──────── Provided records ────────

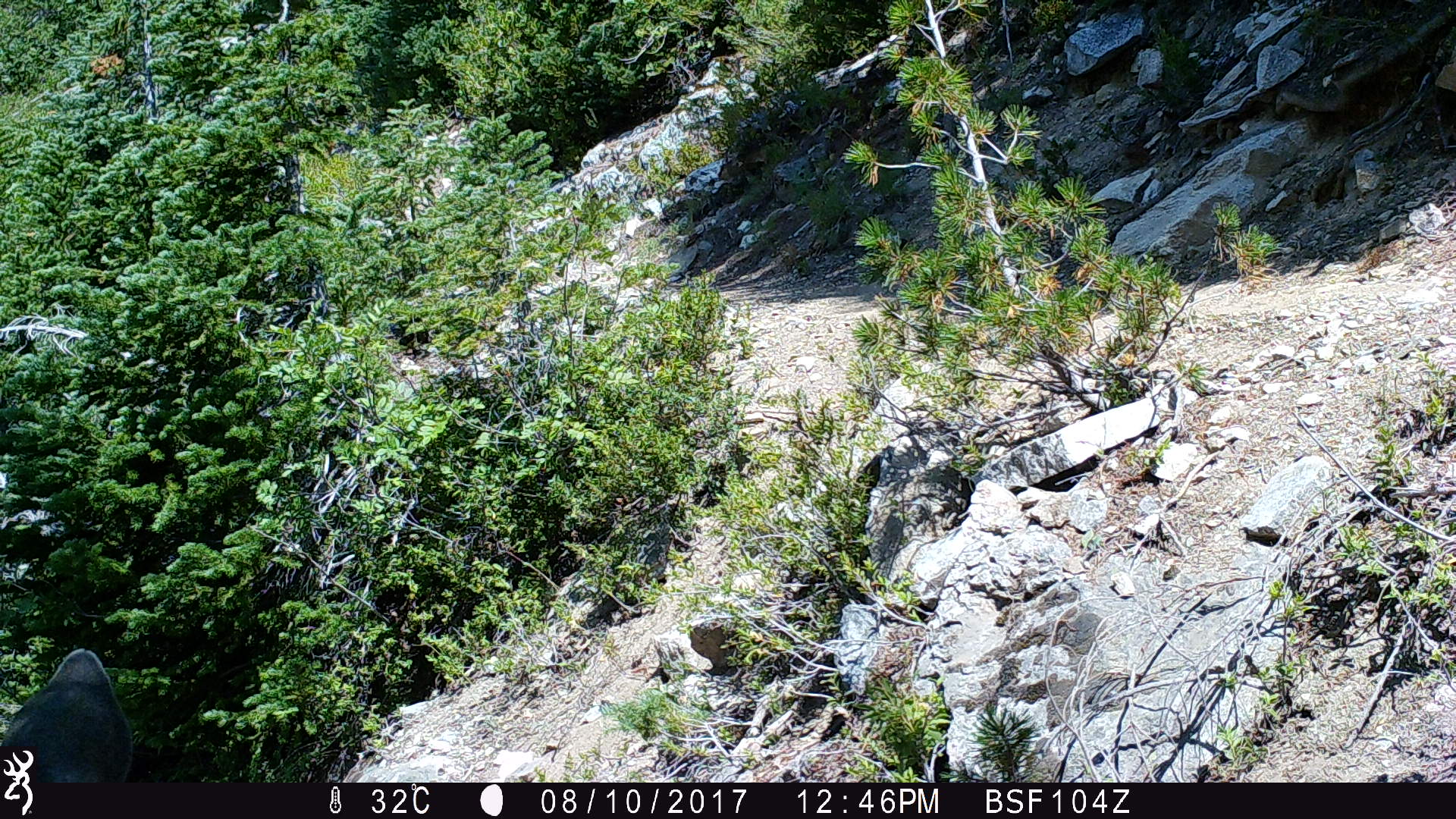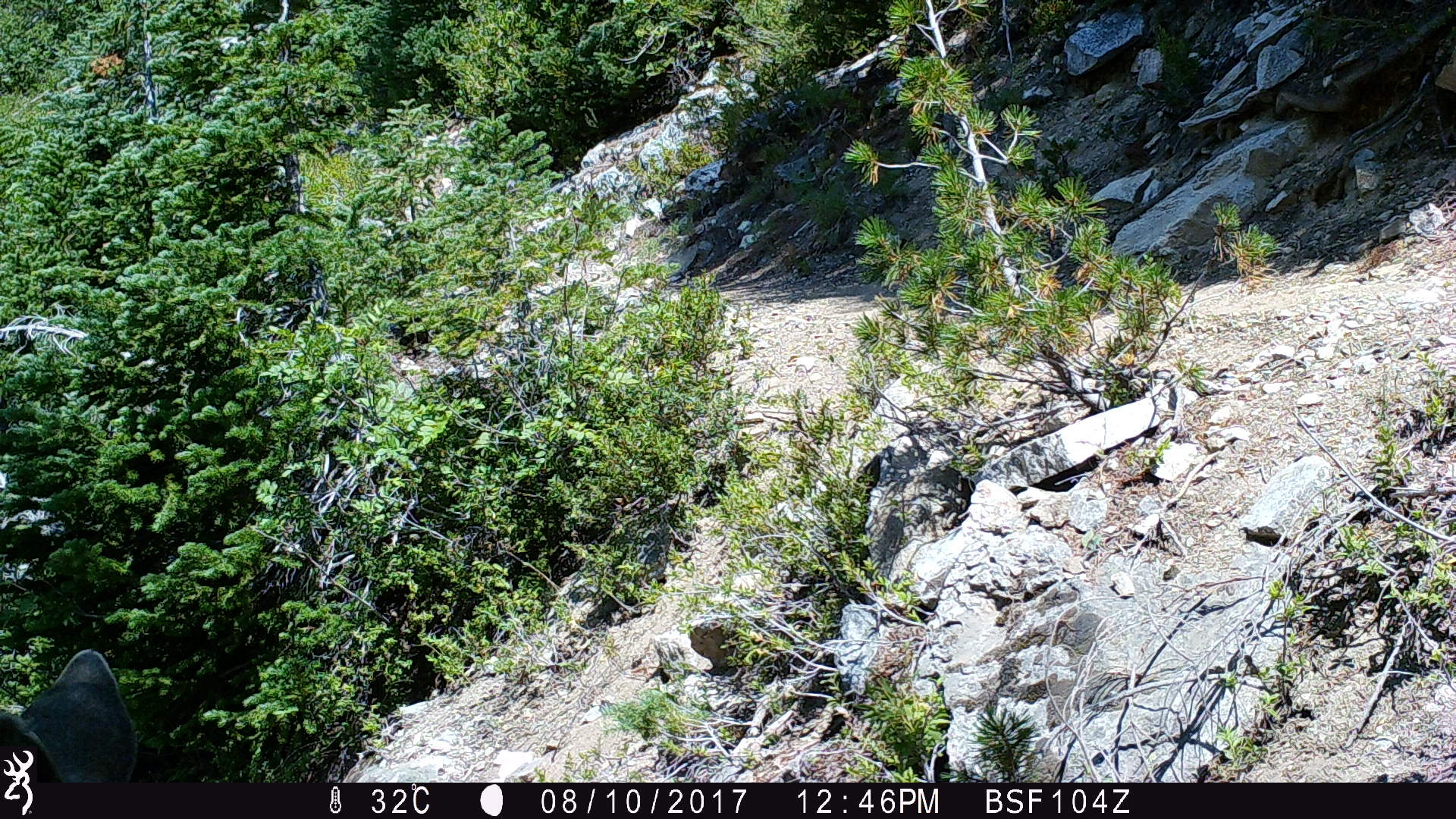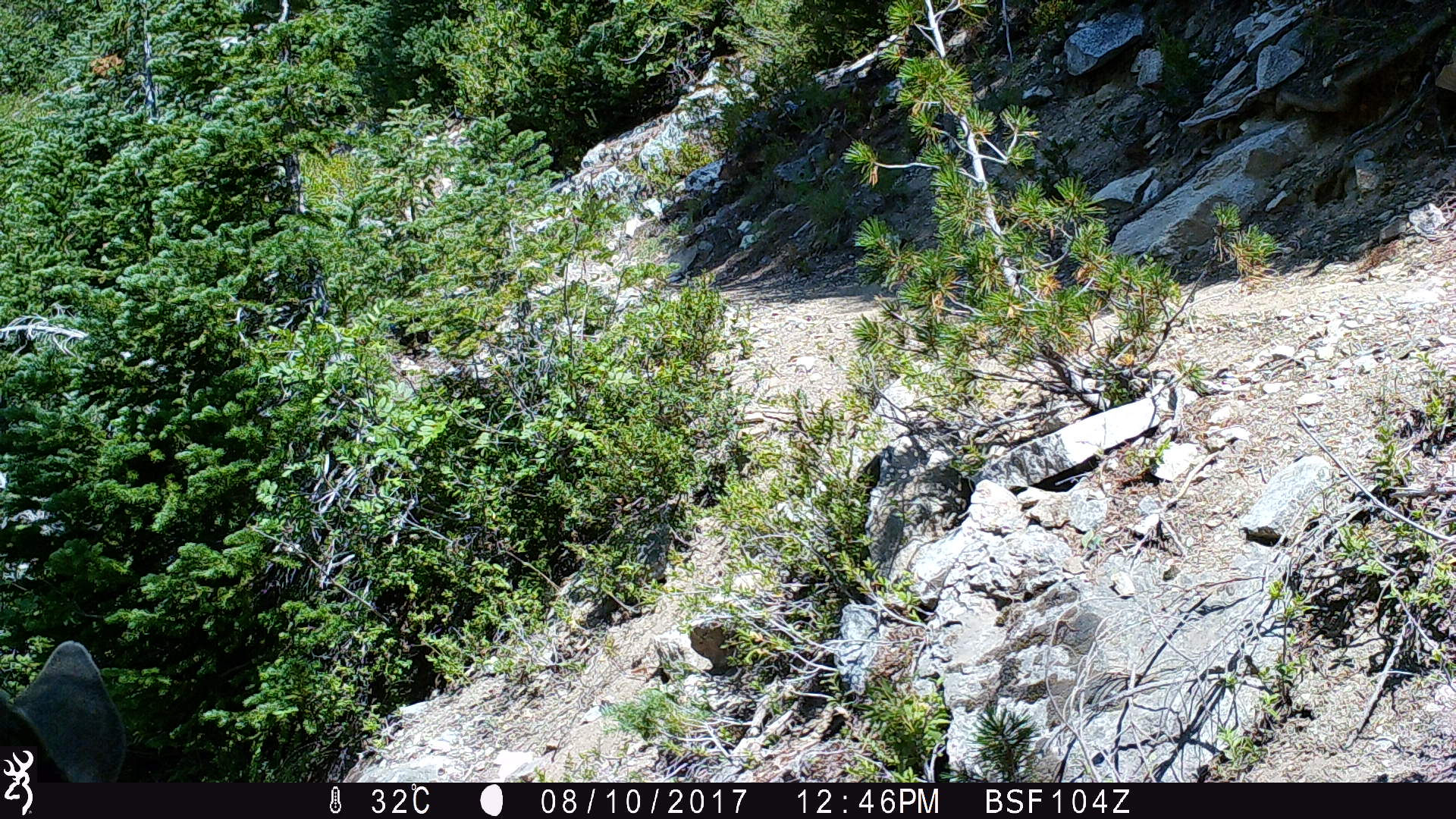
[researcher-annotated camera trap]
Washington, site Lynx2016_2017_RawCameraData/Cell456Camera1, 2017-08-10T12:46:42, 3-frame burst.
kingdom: Animalia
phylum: Chordata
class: Mammalia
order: Artiodactyla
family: Cervidae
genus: Odocoileus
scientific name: Odocoileus hemionus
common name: mule deer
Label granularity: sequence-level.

────────

Repeat precisely the lines of the data starting at the one containing "family: Cervidae", last line included.

family: Cervidae
genus: Odocoileus
scientific name: Odocoileus hemionus
common name: mule deer
Label granularity: sequence-level.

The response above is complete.